[Direction 1]
In the recap of the EU's 18th sanctions package below, reproduce word for word the passage starting at "Banking and finance: The" and ending at "has been restricted.".

18th package (18 July 2025): Recap and implications
Energy and shipping: The crude oil price cap was lowered to USD 47.6/bbl and linked to a dynamic adjustment mechanism with automatic revisions. Shadow fleet listings expanded to approximately 444 in total and extended into the surrounding services ecosystem (fleet managers and traders, a Rosneft-linked Indian refinery, a ship’s captain and a private flag registry operator). To close the “back-door”, the EU banned imports of refined products made from Russian crude in third countries (with limited partner-country carve-outs). Nord Stream 1 and 2 are now ring-fenced by a full transaction ban and the Czechia oil exemption has been terminated.
Banking and finance: The EU escalated from message-level limits to full transaction bans on 22 additional Russian banks. The scope has been extended to non-EU financial institutions and crypto-asset service providers involved in sanctions circumvention or linked to Russian SPFS. Transactions with the Russian Direct Investment Fund (RDIF) are prohibited, with a mechanism to capture investees and service providers. Certain financial sector management software has been restricted.
Trade and listings: 26 new entities (in Russia, China/Hong Kong and Türkiye) are subject to tighter export restrictions, notably UAV-related. Additional export bans apply, covering approximately EUR 2.5 billion worth of goods (including CNC machines and propellant chemicals). Transit bans via Russia have been widened for economically critical goods. Additional sanctions against Belarus have also been implemented.
Practical effect: Due diligence must start earlier and run deeper: counterparties, vessels and intermediaries require role-based screening (owners, managers, brokers, insurers, registries). Trade finance files need granular origin and price cap evidence, along with full routing transparency.

[Direction 2]
Count the lines in the entries below that contain the string "water", and reply with the number only.

(Excerpts of spatial question data)
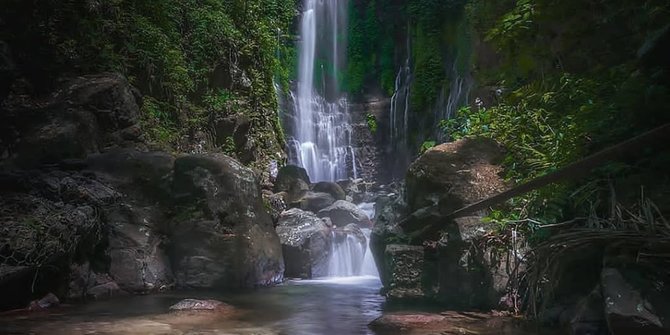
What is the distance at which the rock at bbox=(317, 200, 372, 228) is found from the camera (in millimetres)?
13648

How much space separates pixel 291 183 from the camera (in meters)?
15.1

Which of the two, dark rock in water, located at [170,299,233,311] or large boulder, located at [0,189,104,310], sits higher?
large boulder, located at [0,189,104,310]

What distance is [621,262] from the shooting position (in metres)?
3.40

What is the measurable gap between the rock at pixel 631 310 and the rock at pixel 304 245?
7.49 m

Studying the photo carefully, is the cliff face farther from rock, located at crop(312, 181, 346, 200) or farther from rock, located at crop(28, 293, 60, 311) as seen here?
rock, located at crop(28, 293, 60, 311)

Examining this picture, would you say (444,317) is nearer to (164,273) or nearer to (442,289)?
(442,289)

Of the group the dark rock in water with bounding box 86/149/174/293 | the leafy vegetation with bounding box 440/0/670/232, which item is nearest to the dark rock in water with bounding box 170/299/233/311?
the dark rock in water with bounding box 86/149/174/293

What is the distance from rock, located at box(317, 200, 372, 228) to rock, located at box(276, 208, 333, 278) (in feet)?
7.36

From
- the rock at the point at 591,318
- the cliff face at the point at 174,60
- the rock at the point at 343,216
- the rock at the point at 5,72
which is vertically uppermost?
the cliff face at the point at 174,60

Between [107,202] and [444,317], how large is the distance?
4.90 meters

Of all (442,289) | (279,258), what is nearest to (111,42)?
(279,258)

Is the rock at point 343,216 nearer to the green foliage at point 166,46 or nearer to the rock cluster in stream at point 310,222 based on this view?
the rock cluster in stream at point 310,222

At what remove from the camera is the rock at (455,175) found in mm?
6430

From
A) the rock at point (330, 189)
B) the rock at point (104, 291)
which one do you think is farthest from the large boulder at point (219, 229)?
the rock at point (330, 189)
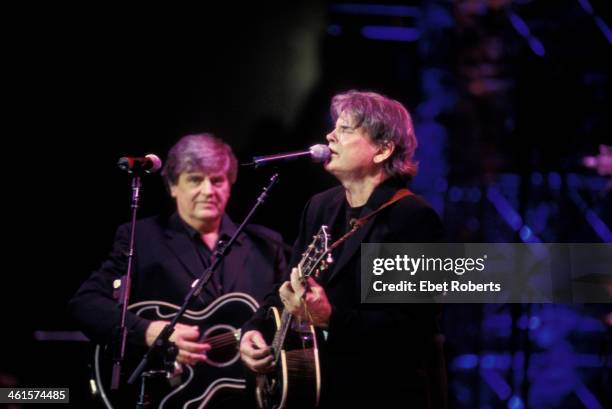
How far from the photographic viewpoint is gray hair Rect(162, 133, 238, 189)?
4.38 m

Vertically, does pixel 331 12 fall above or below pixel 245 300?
above

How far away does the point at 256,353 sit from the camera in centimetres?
328

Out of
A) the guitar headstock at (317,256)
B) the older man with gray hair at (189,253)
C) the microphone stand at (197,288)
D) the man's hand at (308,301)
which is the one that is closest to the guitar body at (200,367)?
the older man with gray hair at (189,253)

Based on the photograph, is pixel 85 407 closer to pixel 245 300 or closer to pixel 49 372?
pixel 49 372

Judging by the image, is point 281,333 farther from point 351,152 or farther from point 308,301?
point 351,152

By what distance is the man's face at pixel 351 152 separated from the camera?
3.33 m

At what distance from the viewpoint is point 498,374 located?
5.51 meters

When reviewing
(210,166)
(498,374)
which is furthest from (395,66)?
(498,374)

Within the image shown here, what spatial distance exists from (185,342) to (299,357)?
0.90 meters

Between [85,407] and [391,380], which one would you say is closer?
[391,380]

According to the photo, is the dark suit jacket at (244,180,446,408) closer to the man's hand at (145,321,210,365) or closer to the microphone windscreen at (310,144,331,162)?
the microphone windscreen at (310,144,331,162)

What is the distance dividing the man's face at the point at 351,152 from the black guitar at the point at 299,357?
0.98 ft

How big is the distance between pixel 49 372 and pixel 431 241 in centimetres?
265

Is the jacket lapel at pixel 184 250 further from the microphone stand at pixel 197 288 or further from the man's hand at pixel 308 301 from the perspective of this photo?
the man's hand at pixel 308 301
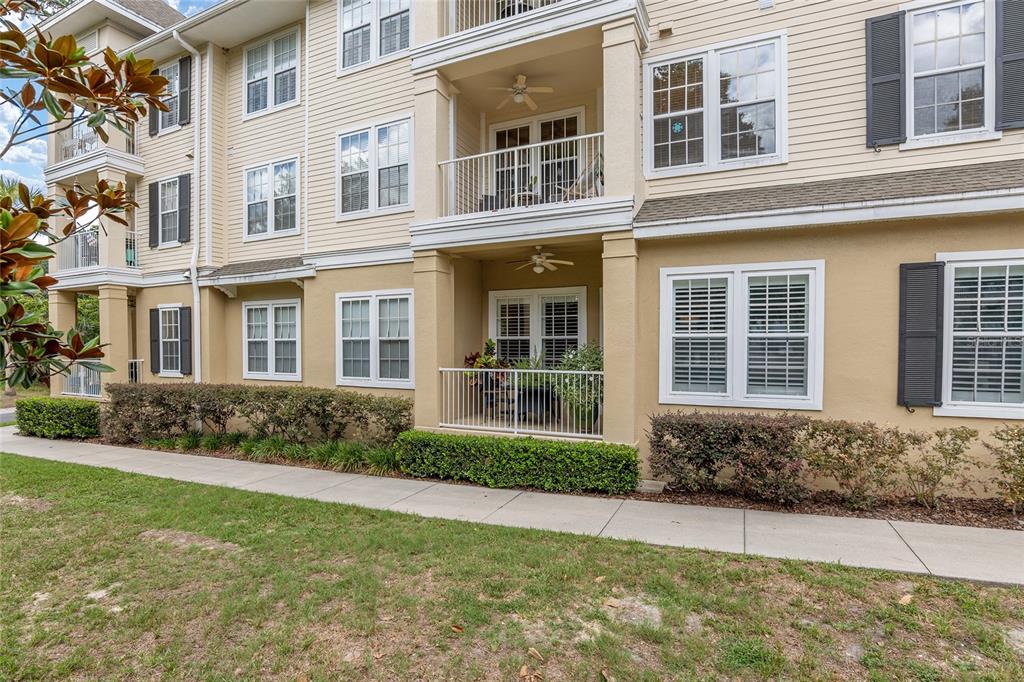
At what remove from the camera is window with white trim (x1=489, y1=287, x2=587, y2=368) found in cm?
920

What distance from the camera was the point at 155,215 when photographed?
12.6m

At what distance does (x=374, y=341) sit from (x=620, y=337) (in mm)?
5124

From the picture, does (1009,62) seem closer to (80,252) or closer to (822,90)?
(822,90)

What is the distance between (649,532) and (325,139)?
9.97 meters

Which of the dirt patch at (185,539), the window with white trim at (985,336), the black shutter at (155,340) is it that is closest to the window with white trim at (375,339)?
the dirt patch at (185,539)

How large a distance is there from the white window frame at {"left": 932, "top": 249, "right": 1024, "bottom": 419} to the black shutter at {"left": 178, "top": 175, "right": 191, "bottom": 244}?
47.8 ft

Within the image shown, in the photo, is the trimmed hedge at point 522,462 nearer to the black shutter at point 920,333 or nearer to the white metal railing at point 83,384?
the black shutter at point 920,333

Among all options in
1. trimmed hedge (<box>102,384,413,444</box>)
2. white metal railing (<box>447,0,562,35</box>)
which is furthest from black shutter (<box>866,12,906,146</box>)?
trimmed hedge (<box>102,384,413,444</box>)

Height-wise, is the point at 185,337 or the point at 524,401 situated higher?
the point at 185,337

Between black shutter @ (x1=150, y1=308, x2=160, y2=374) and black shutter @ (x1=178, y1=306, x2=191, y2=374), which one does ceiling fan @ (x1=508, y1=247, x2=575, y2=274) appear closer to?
black shutter @ (x1=178, y1=306, x2=191, y2=374)

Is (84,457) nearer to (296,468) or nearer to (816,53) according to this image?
(296,468)

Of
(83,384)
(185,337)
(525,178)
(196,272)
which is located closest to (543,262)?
(525,178)

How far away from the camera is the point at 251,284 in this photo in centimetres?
1123

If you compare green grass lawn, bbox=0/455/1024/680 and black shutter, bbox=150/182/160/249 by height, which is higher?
black shutter, bbox=150/182/160/249
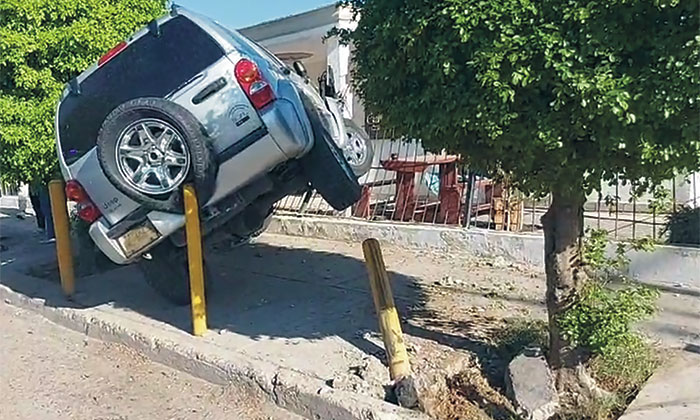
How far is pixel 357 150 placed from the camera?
559cm

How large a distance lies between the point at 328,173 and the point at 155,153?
1.23 meters

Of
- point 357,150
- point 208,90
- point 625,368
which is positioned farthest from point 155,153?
point 625,368

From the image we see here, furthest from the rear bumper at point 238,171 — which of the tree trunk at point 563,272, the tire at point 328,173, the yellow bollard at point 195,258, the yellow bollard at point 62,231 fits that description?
the tree trunk at point 563,272

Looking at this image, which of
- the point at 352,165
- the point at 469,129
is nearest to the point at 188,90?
the point at 352,165

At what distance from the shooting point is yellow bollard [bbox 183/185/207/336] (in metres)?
4.42

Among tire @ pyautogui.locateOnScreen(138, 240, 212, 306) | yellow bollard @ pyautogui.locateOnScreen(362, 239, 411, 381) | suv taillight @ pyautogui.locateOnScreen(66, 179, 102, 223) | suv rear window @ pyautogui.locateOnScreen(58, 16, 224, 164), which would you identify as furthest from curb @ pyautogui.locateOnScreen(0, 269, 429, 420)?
suv rear window @ pyautogui.locateOnScreen(58, 16, 224, 164)

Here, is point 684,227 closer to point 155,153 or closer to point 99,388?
point 155,153

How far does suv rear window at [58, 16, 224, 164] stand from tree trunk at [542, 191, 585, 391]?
2.61 metres

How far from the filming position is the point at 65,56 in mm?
5941

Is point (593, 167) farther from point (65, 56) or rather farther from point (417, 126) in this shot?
point (65, 56)

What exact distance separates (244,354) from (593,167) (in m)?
2.51

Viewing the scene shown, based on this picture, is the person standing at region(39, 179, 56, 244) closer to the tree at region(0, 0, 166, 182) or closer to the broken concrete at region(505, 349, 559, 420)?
the tree at region(0, 0, 166, 182)

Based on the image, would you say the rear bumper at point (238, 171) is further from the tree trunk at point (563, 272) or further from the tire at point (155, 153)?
the tree trunk at point (563, 272)

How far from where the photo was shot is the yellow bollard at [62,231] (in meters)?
5.73
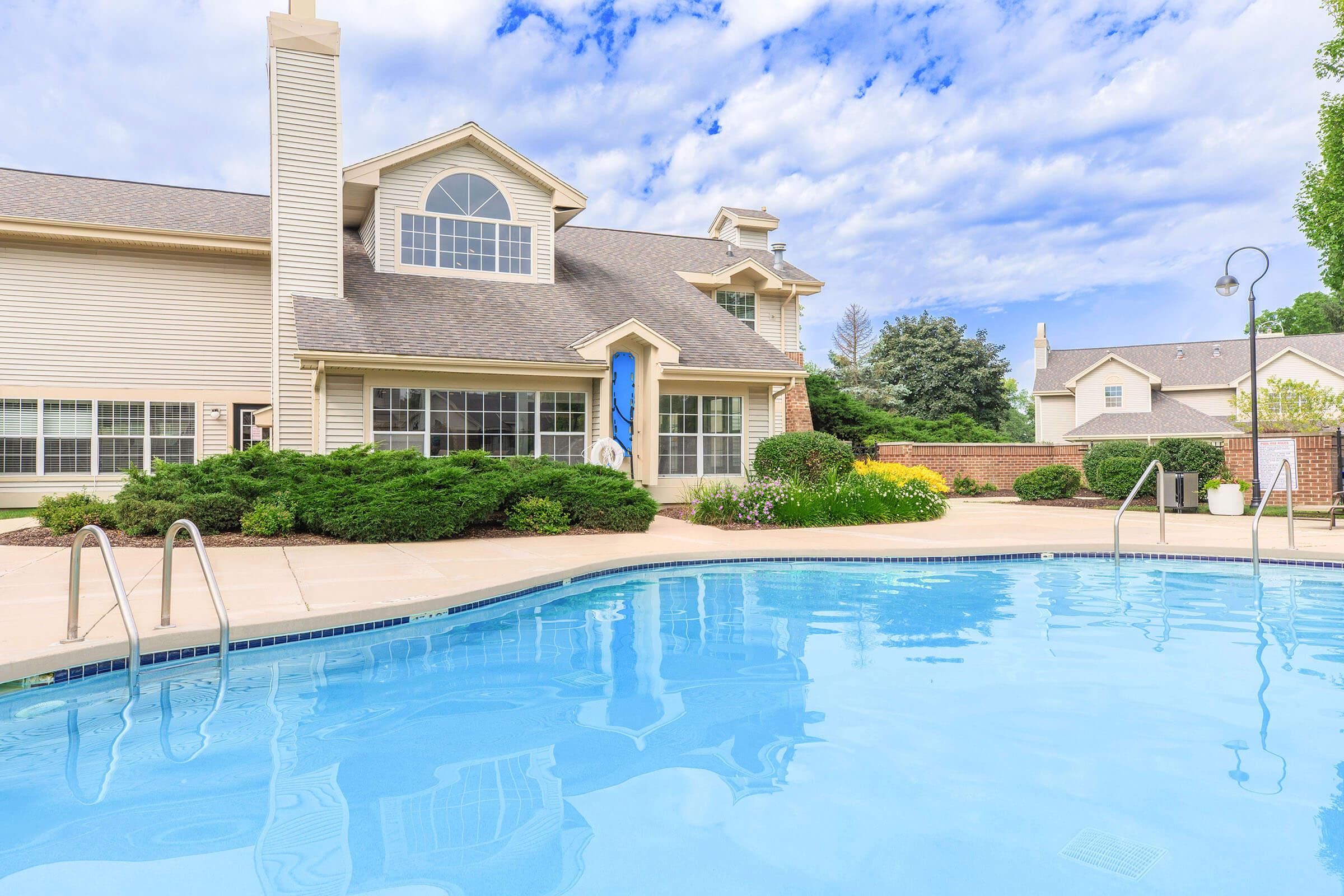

[Expected output 1]
Banking and finance: The EU escalated from message-level limits to full transaction bans on 22 additional Russian banks. The scope has been extended to non-EU financial institutions and crypto-asset service providers involved in sanctions circumvention or linked to Russian SPFS. Transactions with the Russian Direct Investment Fund (RDIF) are prohibited, with a mechanism to capture investees and service providers. Certain financial sector management software has been restricted.

[Expected output 2]
3